→ JOB:
Rewrite all of the material below with every "the camera" replaced by "the viewer", leaving everything else unchanged. Omit the pictures from your answer.

→ EXTRACTED DATA:

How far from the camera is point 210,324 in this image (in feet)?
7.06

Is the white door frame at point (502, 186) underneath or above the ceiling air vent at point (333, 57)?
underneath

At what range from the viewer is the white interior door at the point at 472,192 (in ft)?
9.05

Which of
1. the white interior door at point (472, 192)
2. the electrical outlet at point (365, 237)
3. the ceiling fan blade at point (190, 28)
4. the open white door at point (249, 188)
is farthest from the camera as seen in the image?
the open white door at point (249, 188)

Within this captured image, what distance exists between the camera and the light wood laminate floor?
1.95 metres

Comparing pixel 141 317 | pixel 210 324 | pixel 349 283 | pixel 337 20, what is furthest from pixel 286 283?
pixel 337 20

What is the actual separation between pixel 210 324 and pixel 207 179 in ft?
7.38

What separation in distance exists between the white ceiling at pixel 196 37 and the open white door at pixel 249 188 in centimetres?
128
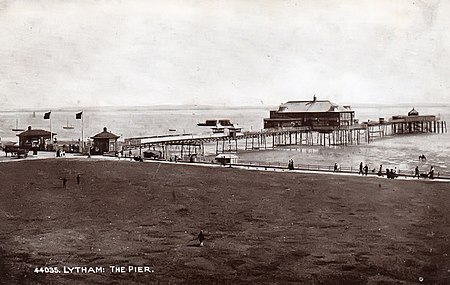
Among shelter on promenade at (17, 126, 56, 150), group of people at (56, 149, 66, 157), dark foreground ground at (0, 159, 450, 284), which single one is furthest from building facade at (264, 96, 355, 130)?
dark foreground ground at (0, 159, 450, 284)

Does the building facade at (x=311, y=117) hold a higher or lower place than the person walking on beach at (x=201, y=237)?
higher

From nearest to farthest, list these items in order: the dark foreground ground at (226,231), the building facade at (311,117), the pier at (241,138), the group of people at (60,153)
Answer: the dark foreground ground at (226,231)
the group of people at (60,153)
the pier at (241,138)
the building facade at (311,117)

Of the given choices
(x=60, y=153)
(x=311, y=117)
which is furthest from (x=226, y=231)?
(x=311, y=117)

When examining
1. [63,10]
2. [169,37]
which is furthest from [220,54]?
[63,10]

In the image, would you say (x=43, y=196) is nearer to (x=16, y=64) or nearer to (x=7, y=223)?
(x=7, y=223)

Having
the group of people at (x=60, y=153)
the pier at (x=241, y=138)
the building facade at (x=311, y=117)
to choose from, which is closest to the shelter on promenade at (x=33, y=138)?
the group of people at (x=60, y=153)

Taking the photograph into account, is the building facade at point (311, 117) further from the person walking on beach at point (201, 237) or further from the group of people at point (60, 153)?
the person walking on beach at point (201, 237)

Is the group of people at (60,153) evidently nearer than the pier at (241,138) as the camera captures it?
Yes

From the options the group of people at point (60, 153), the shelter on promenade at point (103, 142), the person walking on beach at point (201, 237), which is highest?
the shelter on promenade at point (103, 142)
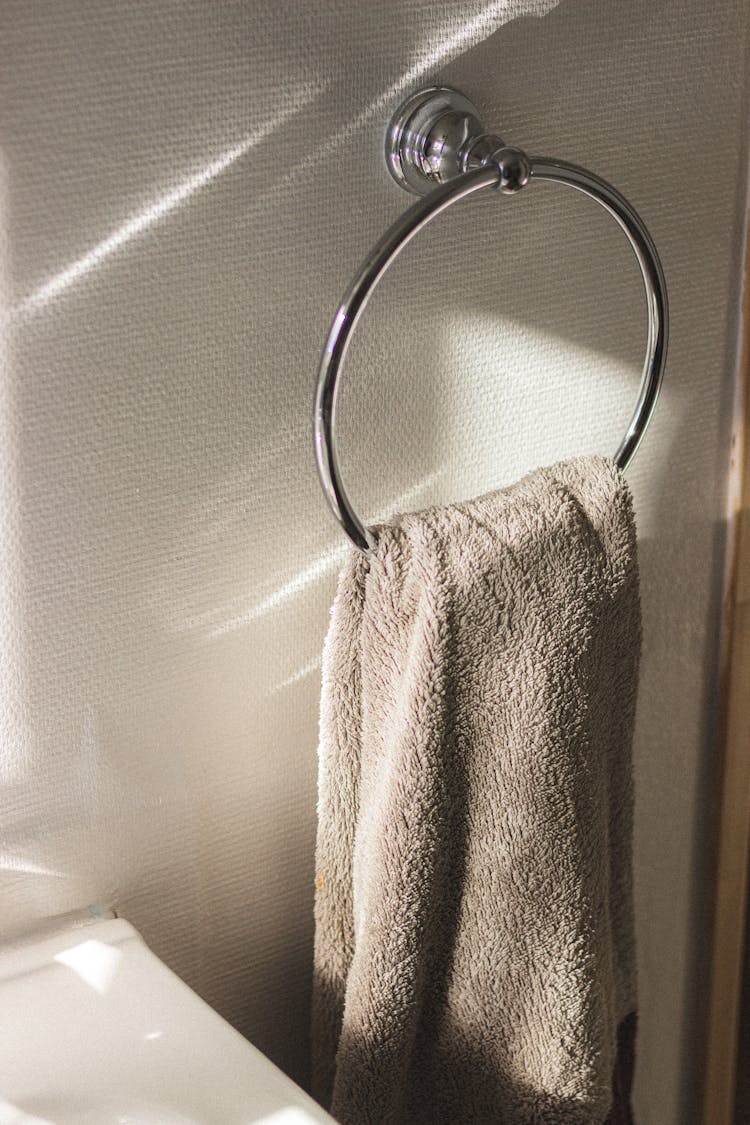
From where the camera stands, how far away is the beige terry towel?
2.05 feet

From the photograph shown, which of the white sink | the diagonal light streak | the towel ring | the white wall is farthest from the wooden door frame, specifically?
the white sink

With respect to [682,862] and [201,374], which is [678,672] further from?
[201,374]

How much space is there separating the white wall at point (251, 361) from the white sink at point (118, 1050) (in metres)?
0.06

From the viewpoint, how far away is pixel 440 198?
0.56 metres

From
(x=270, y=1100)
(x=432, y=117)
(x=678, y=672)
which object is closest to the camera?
(x=270, y=1100)

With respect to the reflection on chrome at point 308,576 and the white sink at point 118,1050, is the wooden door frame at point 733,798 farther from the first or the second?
the white sink at point 118,1050

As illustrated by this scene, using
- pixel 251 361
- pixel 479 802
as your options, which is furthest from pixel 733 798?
pixel 251 361

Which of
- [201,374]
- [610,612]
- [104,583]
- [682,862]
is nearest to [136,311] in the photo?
[201,374]

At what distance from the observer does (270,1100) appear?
0.53 m

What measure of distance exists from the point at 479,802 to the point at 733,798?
1.18 feet

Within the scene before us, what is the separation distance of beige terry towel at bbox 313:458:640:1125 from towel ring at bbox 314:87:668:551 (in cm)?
6

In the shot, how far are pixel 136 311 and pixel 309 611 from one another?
0.73 ft

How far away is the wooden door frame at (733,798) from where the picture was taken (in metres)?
0.85

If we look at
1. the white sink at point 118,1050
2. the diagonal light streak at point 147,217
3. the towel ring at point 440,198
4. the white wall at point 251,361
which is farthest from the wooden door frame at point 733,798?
the white sink at point 118,1050
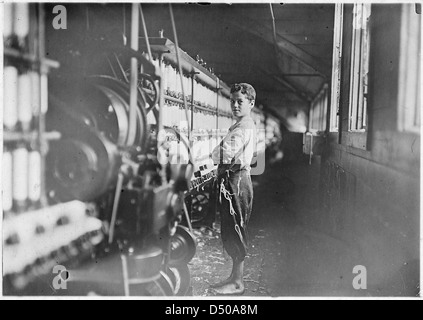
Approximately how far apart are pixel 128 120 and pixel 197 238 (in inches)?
31.0

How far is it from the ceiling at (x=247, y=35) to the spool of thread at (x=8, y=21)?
0.65ft

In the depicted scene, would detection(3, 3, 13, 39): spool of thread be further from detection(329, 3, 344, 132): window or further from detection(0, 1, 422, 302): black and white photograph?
detection(329, 3, 344, 132): window

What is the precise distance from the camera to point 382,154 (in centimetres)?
220

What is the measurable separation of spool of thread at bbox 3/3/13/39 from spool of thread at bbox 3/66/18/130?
162 millimetres

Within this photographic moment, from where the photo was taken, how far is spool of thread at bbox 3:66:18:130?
194 centimetres

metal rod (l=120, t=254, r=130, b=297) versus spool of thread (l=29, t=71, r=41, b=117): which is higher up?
spool of thread (l=29, t=71, r=41, b=117)

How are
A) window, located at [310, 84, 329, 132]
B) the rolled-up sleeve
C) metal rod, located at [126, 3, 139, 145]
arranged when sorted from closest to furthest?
metal rod, located at [126, 3, 139, 145] < the rolled-up sleeve < window, located at [310, 84, 329, 132]

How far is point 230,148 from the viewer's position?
2062 millimetres

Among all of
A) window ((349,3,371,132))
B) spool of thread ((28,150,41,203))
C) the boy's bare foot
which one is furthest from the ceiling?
the boy's bare foot

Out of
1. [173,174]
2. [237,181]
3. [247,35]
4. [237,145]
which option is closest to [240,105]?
[237,145]

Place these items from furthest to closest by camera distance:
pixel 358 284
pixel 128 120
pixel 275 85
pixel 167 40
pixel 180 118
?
1. pixel 180 118
2. pixel 275 85
3. pixel 167 40
4. pixel 358 284
5. pixel 128 120

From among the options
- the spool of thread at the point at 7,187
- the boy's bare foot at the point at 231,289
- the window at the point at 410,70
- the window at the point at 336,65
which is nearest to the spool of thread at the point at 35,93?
the spool of thread at the point at 7,187

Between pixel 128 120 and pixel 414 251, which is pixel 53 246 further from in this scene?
pixel 414 251
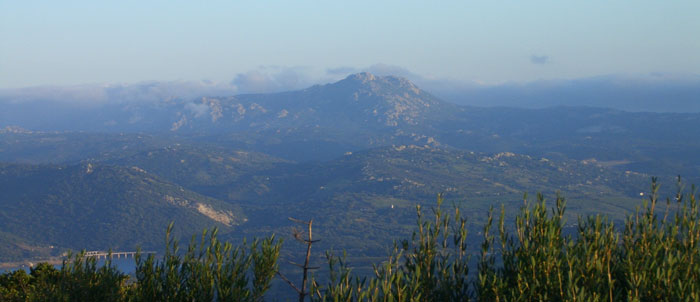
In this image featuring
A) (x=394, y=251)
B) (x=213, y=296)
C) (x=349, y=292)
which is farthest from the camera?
(x=213, y=296)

→ IN RESPONSE:
How far from the viewer is point 210,324 in this image (in feet)?
7.06

Is the white door frame at point (502, 186) underneath or above the ceiling air vent at point (333, 57)?
underneath

At what range from the viewer is the white interior door at the point at 472,192 (in ft)?
9.05

Which of
1. the white interior door at point (472, 192)
2. the electrical outlet at point (365, 237)
3. the ceiling fan blade at point (190, 28)
4. the open white door at point (249, 188)
is farthest from the viewer as seen in the image?
the open white door at point (249, 188)

Within this captured image, what distance exists between the viewer and the light wood laminate floor?
1.95 metres

Comparing pixel 141 317 | pixel 210 324 | pixel 349 283 | pixel 337 20, what is furthest from pixel 286 283?
pixel 337 20

What is the actual separation between pixel 210 324 and pixel 207 179 in ft?
7.38

What separation in distance exists between the white ceiling at pixel 196 37 and the open white door at pixel 249 188 in centimetres?
128
Among shelter on promenade at (17, 126, 56, 150), group of people at (56, 149, 66, 157), dark foreground ground at (0, 159, 450, 284), which single one is furthest from building facade at (264, 96, 355, 130)?
dark foreground ground at (0, 159, 450, 284)

Does the building facade at (x=311, y=117) hold a higher or lower place than the person walking on beach at (x=201, y=237)?
higher

From nearest to farthest, list these items in order: the dark foreground ground at (226,231), the building facade at (311,117), the pier at (241,138), the group of people at (60,153)
Answer: the dark foreground ground at (226,231)
the group of people at (60,153)
the pier at (241,138)
the building facade at (311,117)

Of the given choices
(x=60, y=153)
(x=311, y=117)
which is furthest from (x=226, y=231)?
(x=311, y=117)

When examining
1. [63,10]
2. [169,37]
which is furthest from [220,54]?
[63,10]

In the image, would you say (x=43, y=196) is nearer to (x=16, y=64) or nearer to (x=7, y=223)?
(x=7, y=223)

Having
the group of people at (x=60, y=153)
the pier at (x=241, y=138)
the building facade at (x=311, y=117)
to choose from, which is closest to the shelter on promenade at (x=33, y=138)?
the group of people at (x=60, y=153)

Taking the photograph into account, is the building facade at point (311, 117) further from the person walking on beach at point (201, 237) or further from the group of people at point (60, 153)?
the person walking on beach at point (201, 237)

Is the group of people at (60,153) evidently nearer than the pier at (241,138) as the viewer captures it?
Yes

From the options the group of people at point (60, 153), the shelter on promenade at point (103, 142), the person walking on beach at point (201, 237), which is highest?
the shelter on promenade at point (103, 142)
From where the viewer stands, how far away is the beige terry towel?
2.05 feet

From the photograph shown, which of the white sink | the diagonal light streak | the towel ring | the white wall is farthest from the wooden door frame, specifically?
the white sink

With respect to [682,862] and [201,374], which is [678,672] further from?
[201,374]

How much space is there separating the white wall at point (251, 361) from the white sink at point (118, 1050) (in metres)?
0.06

From the viewpoint, how far away is pixel 440 198?
0.56 metres

From
(x=270, y=1100)
(x=432, y=117)
(x=678, y=672)
which object is closest to the viewer?
(x=270, y=1100)

With respect to the reflection on chrome at point 308,576 and the white sink at point 118,1050, is the wooden door frame at point 733,798 farther from the first or the second?
the white sink at point 118,1050

As illustrated by this scene, using
- pixel 251 361
- pixel 479 802
as your options, which is furthest from pixel 733 798?
pixel 251 361

Which of
- [201,374]
- [610,612]
- [104,583]
- [682,862]
is nearest to [136,311] in the photo?
[201,374]

At what distance from the observer does (270,1100) appear?
0.53 m

What measure of distance exists from the point at 479,802 to the point at 733,798?
1.18 feet

Within the scene before us, what is the separation distance of beige terry towel at bbox 313:458:640:1125 from towel ring at bbox 314:87:668:551 (in cm)?
6

In the shot, how far are pixel 136 311 and pixel 309 611 from one another?
0.73 ft

How far away is the wooden door frame at (733,798) from where the picture was taken (in metres)?
0.85

If we look at
1. the white sink at point 118,1050
2. the diagonal light streak at point 147,217
3. the towel ring at point 440,198
4. the white wall at point 251,361
which is farthest from the wooden door frame at point 733,798?
the white sink at point 118,1050
Approximately how far apart are pixel 128 120 and pixel 197 238 (in inches)?
31.0

How far is it from the ceiling at (x=247, y=35) to the spool of thread at (x=8, y=21)?
0.65ft

In the depicted scene, would detection(3, 3, 13, 39): spool of thread be further from detection(329, 3, 344, 132): window or further from detection(0, 1, 422, 302): black and white photograph?
detection(329, 3, 344, 132): window

What is the precise distance from the viewer to point 382,154 (in centimetres)?
220

What is the measurable separation of spool of thread at bbox 3/3/13/39 from spool of thread at bbox 3/66/18/130?
162 millimetres

Within this photographic moment, from where the photo was taken, how far is spool of thread at bbox 3:66:18:130?
194 centimetres

metal rod (l=120, t=254, r=130, b=297) versus spool of thread (l=29, t=71, r=41, b=117): which is higher up?
spool of thread (l=29, t=71, r=41, b=117)

How are
A) window, located at [310, 84, 329, 132]
B) the rolled-up sleeve
C) metal rod, located at [126, 3, 139, 145]
arranged when sorted from closest to furthest?
metal rod, located at [126, 3, 139, 145] < the rolled-up sleeve < window, located at [310, 84, 329, 132]

How far is point 230,148 from the viewer's position?
2062 millimetres

Among all of
A) window ((349,3,371,132))
B) spool of thread ((28,150,41,203))
C) the boy's bare foot
which one is furthest from the ceiling?
the boy's bare foot

Out of
1. [173,174]
2. [237,181]
3. [247,35]
4. [237,145]
which option is closest to [240,105]?
[237,145]

Place these items from furthest to closest by camera distance:
pixel 358 284
pixel 128 120
pixel 275 85
pixel 167 40
pixel 180 118
?
1. pixel 180 118
2. pixel 275 85
3. pixel 167 40
4. pixel 358 284
5. pixel 128 120

From among the options
- the spool of thread at the point at 7,187
- the boy's bare foot at the point at 231,289
- the window at the point at 410,70
- the window at the point at 336,65
which is nearest to the spool of thread at the point at 35,93?
the spool of thread at the point at 7,187

Between pixel 128 120 and pixel 414 251, which is pixel 53 246 further from in this scene?
pixel 414 251
In this image featuring
A) (x=394, y=251)
B) (x=213, y=296)
C) (x=349, y=292)
which is farthest from the viewer?
(x=213, y=296)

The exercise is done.